Les trois partis ont en effet confirmé hier à La Presse qu'ils n'appuieraient pas un budget Flaherty basé sur les mesures qui ont été annoncées jusqu'à maintenant. Le Nouveau Parti démocratique et le Bloc québécois ont vertement dénoncé les baisses d'impôts promises par le ministre des Finances, qu'il a confirmées hier lors de son passage à Montréal. Le Parti libéral, lui, n'est pas opposé en principe à cette mesure, mais estime que les conservateurs n'ont toujours pas de plan pour sortir le pays de la récession.

 

Interrogé par les journalistes hier matin, peu avant les réunions de consultation sur le budget prévues à Montréal, le ministre Flaherty a convenu que son gouvernement offrira vraisemblablement des baisses d'impôts aux contribuables canadiens dans trois semaines. «Ce que j'entends partout au Canada, et dans mon propre entourage de conseillers, c'est que nous avons besoin d'investir plus dans les infrastructures, que c'est une façon de stimuler l'économie. Mais également que nous devons regarder du côté des baisses d'impôts additionnelles, comme une autre façon d'appuyer l'économie. Les réductions d'impôts sont une façon d'encourager les investissements, de laisser plus d'argent dans les poches des Canadiens pour qu'ils puissent le dépenser, pour faire rouler l'économie.»

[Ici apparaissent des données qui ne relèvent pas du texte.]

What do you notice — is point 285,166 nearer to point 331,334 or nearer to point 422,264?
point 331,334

La recette déplaît tant au NPD qu'au Bloc. «Une baisse d'impôts est toujours une idée attirante pour quelqu'un qui a encore son emploi, ironise Thomas Mulcair, critique du NPD en matière de finances. Le problème, c'est qu'en appliquant ce remède depuis trois ans, les conservateurs nous ont fait perdre des centaines de milliers d'emplois, notamment dans les secteurs forestiers et manufacturiers.»

«Si M. Flaherty a l'intention de rééditer les mêmes erreurs, il va se heurter à un mur avec le NPD.»

Même avertissement du côté du Bloc québécois, où le critique Jean-Yves Laforest estime que les baisses d'impôts des dernières années n'ont pas «donné grand-chose». «Les entreprises qui ferment leurs portes et qui ne font pas de profits ne paient pas d'impôts. Ils doivent accepter que l'État a un rôle majeur à jouer, il ne faut pas axer le soutien à l'économie uniquement sur les baisses d'impôts.»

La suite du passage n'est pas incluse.